Una piazza unica in Italia: quello che ad oggi è un proponimento, potrebbe concretizzarsi a breve a Dasà. La differenziazione dalle altre si manifesterebbe sulle panchine - otto in totale - e sulla simbolizzazione che le stesse assumerebbero [o hanno già assunto] attraverso un percorso elaborato e preciso già avviato.
A fare da apripista era stata l'Amministrazione comunale, con l'inaugurazione di una panchina gialla creata in cooperazione con l'associazione 'La voce di una è la voce di tutte', sigla nazionale che sensibilizza e forma sull'endometriosi, una malattia cronica ginecologica; l'inaugurazione fu fatta il 26 settembre 2021 vale a dire il giorno in cui la Chiesa cattolica celebra i santi Cosma e Damiano.
Un'idea nobile [considerando anche che la panchina gialla abbinata alla patologia predetta è stata la prima realizzata nel Belpaese] che cinquantasei giorni dopo ha avuto una prosecuzione: il 21 novembre dello stesso anno è stata infatti inaugurata una panchina rossa, ad opera della stessa Amministrazione, della Parrocchia e del sodalizio locale 'Aquila Rossa'. La data non fu casuale ma ricercata; era l'ultima domenica prima della Giornata internazionale per l' eliminazione della violenza sulle donne - ricorrenza calendarizzata al 25 novembre - nonché festa della Virgo Fidelis, appellativo mariano molto caro all'Arma dei Carabinieri che la venerano come loro patrona, tanto che diversi rappresentanti locali della Benemerita parteciparono sia all'iniziativa sia alla messa che ha preceduto la svelazione.

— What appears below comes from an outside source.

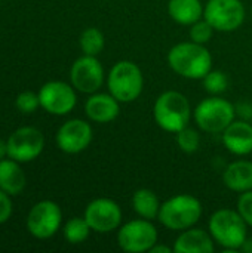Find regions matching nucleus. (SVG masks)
<instances>
[{"instance_id": "obj_23", "label": "nucleus", "mask_w": 252, "mask_h": 253, "mask_svg": "<svg viewBox=\"0 0 252 253\" xmlns=\"http://www.w3.org/2000/svg\"><path fill=\"white\" fill-rule=\"evenodd\" d=\"M91 227L86 222L85 216L83 218H71L70 221H67V224L64 225V239L70 243V245H80L83 243L89 234H91Z\"/></svg>"}, {"instance_id": "obj_10", "label": "nucleus", "mask_w": 252, "mask_h": 253, "mask_svg": "<svg viewBox=\"0 0 252 253\" xmlns=\"http://www.w3.org/2000/svg\"><path fill=\"white\" fill-rule=\"evenodd\" d=\"M83 216L91 230L98 234H107L119 230L123 219L120 206L114 200L107 197L92 200L86 206Z\"/></svg>"}, {"instance_id": "obj_32", "label": "nucleus", "mask_w": 252, "mask_h": 253, "mask_svg": "<svg viewBox=\"0 0 252 253\" xmlns=\"http://www.w3.org/2000/svg\"><path fill=\"white\" fill-rule=\"evenodd\" d=\"M241 251L247 253H252V237H248V239L245 240V243L242 245Z\"/></svg>"}, {"instance_id": "obj_26", "label": "nucleus", "mask_w": 252, "mask_h": 253, "mask_svg": "<svg viewBox=\"0 0 252 253\" xmlns=\"http://www.w3.org/2000/svg\"><path fill=\"white\" fill-rule=\"evenodd\" d=\"M214 27L205 19H199L196 21L195 24L190 25V31H189V36H190V40L195 42V43H199V44H206L212 36H214Z\"/></svg>"}, {"instance_id": "obj_28", "label": "nucleus", "mask_w": 252, "mask_h": 253, "mask_svg": "<svg viewBox=\"0 0 252 253\" xmlns=\"http://www.w3.org/2000/svg\"><path fill=\"white\" fill-rule=\"evenodd\" d=\"M236 209L241 213V216L245 219V222L248 224V227L252 228V190L245 191V193H242L239 196Z\"/></svg>"}, {"instance_id": "obj_12", "label": "nucleus", "mask_w": 252, "mask_h": 253, "mask_svg": "<svg viewBox=\"0 0 252 253\" xmlns=\"http://www.w3.org/2000/svg\"><path fill=\"white\" fill-rule=\"evenodd\" d=\"M104 67L97 56L83 55L77 58L70 70V82L73 87L82 93H95L104 84Z\"/></svg>"}, {"instance_id": "obj_20", "label": "nucleus", "mask_w": 252, "mask_h": 253, "mask_svg": "<svg viewBox=\"0 0 252 253\" xmlns=\"http://www.w3.org/2000/svg\"><path fill=\"white\" fill-rule=\"evenodd\" d=\"M203 4L201 0H169L168 13L180 25H192L203 18Z\"/></svg>"}, {"instance_id": "obj_2", "label": "nucleus", "mask_w": 252, "mask_h": 253, "mask_svg": "<svg viewBox=\"0 0 252 253\" xmlns=\"http://www.w3.org/2000/svg\"><path fill=\"white\" fill-rule=\"evenodd\" d=\"M208 231L224 253L238 252L248 239V224L233 209H218L208 221Z\"/></svg>"}, {"instance_id": "obj_13", "label": "nucleus", "mask_w": 252, "mask_h": 253, "mask_svg": "<svg viewBox=\"0 0 252 253\" xmlns=\"http://www.w3.org/2000/svg\"><path fill=\"white\" fill-rule=\"evenodd\" d=\"M39 99L40 107L53 116H65L71 113L77 102L73 84L59 80L45 83L39 90Z\"/></svg>"}, {"instance_id": "obj_17", "label": "nucleus", "mask_w": 252, "mask_h": 253, "mask_svg": "<svg viewBox=\"0 0 252 253\" xmlns=\"http://www.w3.org/2000/svg\"><path fill=\"white\" fill-rule=\"evenodd\" d=\"M172 249L174 253H212L215 249V242L209 231L192 227L180 231Z\"/></svg>"}, {"instance_id": "obj_5", "label": "nucleus", "mask_w": 252, "mask_h": 253, "mask_svg": "<svg viewBox=\"0 0 252 253\" xmlns=\"http://www.w3.org/2000/svg\"><path fill=\"white\" fill-rule=\"evenodd\" d=\"M108 92L120 102L129 104L140 98L144 89V76L141 68L129 59L117 61L107 77Z\"/></svg>"}, {"instance_id": "obj_8", "label": "nucleus", "mask_w": 252, "mask_h": 253, "mask_svg": "<svg viewBox=\"0 0 252 253\" xmlns=\"http://www.w3.org/2000/svg\"><path fill=\"white\" fill-rule=\"evenodd\" d=\"M245 6L241 0H208L203 18L220 33L236 31L245 21Z\"/></svg>"}, {"instance_id": "obj_29", "label": "nucleus", "mask_w": 252, "mask_h": 253, "mask_svg": "<svg viewBox=\"0 0 252 253\" xmlns=\"http://www.w3.org/2000/svg\"><path fill=\"white\" fill-rule=\"evenodd\" d=\"M12 215V200L7 193L0 190V224H4Z\"/></svg>"}, {"instance_id": "obj_31", "label": "nucleus", "mask_w": 252, "mask_h": 253, "mask_svg": "<svg viewBox=\"0 0 252 253\" xmlns=\"http://www.w3.org/2000/svg\"><path fill=\"white\" fill-rule=\"evenodd\" d=\"M7 156V141L0 139V160H3Z\"/></svg>"}, {"instance_id": "obj_27", "label": "nucleus", "mask_w": 252, "mask_h": 253, "mask_svg": "<svg viewBox=\"0 0 252 253\" xmlns=\"http://www.w3.org/2000/svg\"><path fill=\"white\" fill-rule=\"evenodd\" d=\"M15 105H16V108H18L21 113H24V114H31V113H34V111L40 107L39 93H34V92H30V90L21 92V93L16 96Z\"/></svg>"}, {"instance_id": "obj_11", "label": "nucleus", "mask_w": 252, "mask_h": 253, "mask_svg": "<svg viewBox=\"0 0 252 253\" xmlns=\"http://www.w3.org/2000/svg\"><path fill=\"white\" fill-rule=\"evenodd\" d=\"M45 148L43 133L33 126H24L12 132L7 138V157L27 163L37 159Z\"/></svg>"}, {"instance_id": "obj_16", "label": "nucleus", "mask_w": 252, "mask_h": 253, "mask_svg": "<svg viewBox=\"0 0 252 253\" xmlns=\"http://www.w3.org/2000/svg\"><path fill=\"white\" fill-rule=\"evenodd\" d=\"M85 113L91 122L110 123L117 119L120 113V102L108 93H91L85 102Z\"/></svg>"}, {"instance_id": "obj_9", "label": "nucleus", "mask_w": 252, "mask_h": 253, "mask_svg": "<svg viewBox=\"0 0 252 253\" xmlns=\"http://www.w3.org/2000/svg\"><path fill=\"white\" fill-rule=\"evenodd\" d=\"M61 208L52 200H42L30 209L25 225L33 237L45 240L58 233V230L61 228Z\"/></svg>"}, {"instance_id": "obj_22", "label": "nucleus", "mask_w": 252, "mask_h": 253, "mask_svg": "<svg viewBox=\"0 0 252 253\" xmlns=\"http://www.w3.org/2000/svg\"><path fill=\"white\" fill-rule=\"evenodd\" d=\"M79 44L83 55L98 56L105 46V37L102 31L98 30L97 27H89L82 31L79 37Z\"/></svg>"}, {"instance_id": "obj_1", "label": "nucleus", "mask_w": 252, "mask_h": 253, "mask_svg": "<svg viewBox=\"0 0 252 253\" xmlns=\"http://www.w3.org/2000/svg\"><path fill=\"white\" fill-rule=\"evenodd\" d=\"M168 64L171 70L190 80H202L212 70V55L205 47L195 42H181L168 52Z\"/></svg>"}, {"instance_id": "obj_30", "label": "nucleus", "mask_w": 252, "mask_h": 253, "mask_svg": "<svg viewBox=\"0 0 252 253\" xmlns=\"http://www.w3.org/2000/svg\"><path fill=\"white\" fill-rule=\"evenodd\" d=\"M174 252V249L172 248H169V246H166V245H160L159 242L151 248V251L149 253H171Z\"/></svg>"}, {"instance_id": "obj_19", "label": "nucleus", "mask_w": 252, "mask_h": 253, "mask_svg": "<svg viewBox=\"0 0 252 253\" xmlns=\"http://www.w3.org/2000/svg\"><path fill=\"white\" fill-rule=\"evenodd\" d=\"M25 173L19 166V162L13 159L0 160V190L9 196H18L25 188Z\"/></svg>"}, {"instance_id": "obj_21", "label": "nucleus", "mask_w": 252, "mask_h": 253, "mask_svg": "<svg viewBox=\"0 0 252 253\" xmlns=\"http://www.w3.org/2000/svg\"><path fill=\"white\" fill-rule=\"evenodd\" d=\"M131 203H132L134 212L140 218H144L149 221L157 219L162 203L159 202V197L156 196V193L153 190H149V188L137 190L132 196Z\"/></svg>"}, {"instance_id": "obj_24", "label": "nucleus", "mask_w": 252, "mask_h": 253, "mask_svg": "<svg viewBox=\"0 0 252 253\" xmlns=\"http://www.w3.org/2000/svg\"><path fill=\"white\" fill-rule=\"evenodd\" d=\"M175 142L181 151L187 154L196 153L201 147V133L196 129L186 126L184 129L175 133Z\"/></svg>"}, {"instance_id": "obj_4", "label": "nucleus", "mask_w": 252, "mask_h": 253, "mask_svg": "<svg viewBox=\"0 0 252 253\" xmlns=\"http://www.w3.org/2000/svg\"><path fill=\"white\" fill-rule=\"evenodd\" d=\"M202 203L192 194H177L160 205L159 222L171 231L195 227L202 216Z\"/></svg>"}, {"instance_id": "obj_6", "label": "nucleus", "mask_w": 252, "mask_h": 253, "mask_svg": "<svg viewBox=\"0 0 252 253\" xmlns=\"http://www.w3.org/2000/svg\"><path fill=\"white\" fill-rule=\"evenodd\" d=\"M193 119L201 130L214 135L223 133L224 129L236 120V108L230 101L214 95L196 105Z\"/></svg>"}, {"instance_id": "obj_25", "label": "nucleus", "mask_w": 252, "mask_h": 253, "mask_svg": "<svg viewBox=\"0 0 252 253\" xmlns=\"http://www.w3.org/2000/svg\"><path fill=\"white\" fill-rule=\"evenodd\" d=\"M203 87L208 93L211 95H220L227 90L229 86V79L227 74L220 71V70H211L203 79Z\"/></svg>"}, {"instance_id": "obj_15", "label": "nucleus", "mask_w": 252, "mask_h": 253, "mask_svg": "<svg viewBox=\"0 0 252 253\" xmlns=\"http://www.w3.org/2000/svg\"><path fill=\"white\" fill-rule=\"evenodd\" d=\"M227 151L235 156H248L252 153V125L247 120H233L221 133Z\"/></svg>"}, {"instance_id": "obj_18", "label": "nucleus", "mask_w": 252, "mask_h": 253, "mask_svg": "<svg viewBox=\"0 0 252 253\" xmlns=\"http://www.w3.org/2000/svg\"><path fill=\"white\" fill-rule=\"evenodd\" d=\"M224 185L235 193H245L252 190V162L236 160L232 162L223 172Z\"/></svg>"}, {"instance_id": "obj_14", "label": "nucleus", "mask_w": 252, "mask_h": 253, "mask_svg": "<svg viewBox=\"0 0 252 253\" xmlns=\"http://www.w3.org/2000/svg\"><path fill=\"white\" fill-rule=\"evenodd\" d=\"M94 132L88 122L82 119H71L58 129L55 141L61 151L67 154H77L89 147Z\"/></svg>"}, {"instance_id": "obj_7", "label": "nucleus", "mask_w": 252, "mask_h": 253, "mask_svg": "<svg viewBox=\"0 0 252 253\" xmlns=\"http://www.w3.org/2000/svg\"><path fill=\"white\" fill-rule=\"evenodd\" d=\"M159 242V233L151 221L140 218L132 219L117 230V245L126 253L150 252Z\"/></svg>"}, {"instance_id": "obj_3", "label": "nucleus", "mask_w": 252, "mask_h": 253, "mask_svg": "<svg viewBox=\"0 0 252 253\" xmlns=\"http://www.w3.org/2000/svg\"><path fill=\"white\" fill-rule=\"evenodd\" d=\"M192 107L186 95L178 90H166L157 96L153 105V117L160 129L177 133L189 126L192 119Z\"/></svg>"}]
</instances>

Aquila Rossa ha poi promosso una terza manifestazione analoga alle precedenti lo scorso 30 luglio, in cui ha reso pubbliche le sue intenzioni a riguardo dei lunghi ripiani ubicati in Piazza: in occasione della ricorrenza di San Leopoldo da Castelnuovo, riconosciuto il 6 gennaio 2020 patrono dei malati d'Italia colpiti da tumore [anche la calendarizzazione di questo evento non è casuale, dacché in quell'occasione fu svelata una panchina - color lavanda - per sensibilizzare su tutte le forme di neoplasie, assieme a Comune e Parrocchia] le parole di un membro del Movimento sopraindicato sono state chiare:«La nostra aspirazione è che questo luogo, denominato e conosciuto come Piazza dei Caduti, possa un giorno convenzionalmente e simbolicamente essere ricordato anche come Piazza della Coscienza e della Consapevolezza». Poi continuando «l'obiettivo non è solo mutare la colorazione - anche se il cambio cromatico sembra rivitalizzare e vivacizzare il posto - bensì con questi colori simbolo e le targhe affisse sensibilizzare le persone su alcune problematiche sociali; pensiamo - le conclusioni - che questo semplice gesto possa attecchire anche negli adolescenti che magari leggendo si interrogano o pongono quesiti ai loro familiari, valga più di numerosi incontri proposti a riguardo, vista l'apatia ormai diffusa nel presenziare a questi confronti e possa colpire anche chi viene da fuori, magari per una funzione sacra [vicino c'è la chiesa matrice] o per un lieto evento collegato a qualche familiare».
Un pensiero che non lascia spazio ad interpretazioni e che porta ad una conclusione: la colorazione delle restanti cinque panchine. Una di queste - attualmente senza modifiche - sembra sia stata già autorizzata e tratterà un'altra tematica, le restanti quattro dovrebbero invece lanciare messaggi positivi, creando così un perfetto connubio tra ciò che è la vita stessa ossia gioie e dolori.
A indirizzare il tutto sarà però l'Amministrazione comunale, che potrebbe avallare ma anche negare questo progetto, in entrambi i casi con validissimi motivi; da un sì o no della principale istituzione del paese passa l'idea e la possibilità di creare [in caso di riscontro positivo] una piazza che con questa concezione morale - e attuazione - non ha nessuno in Italia.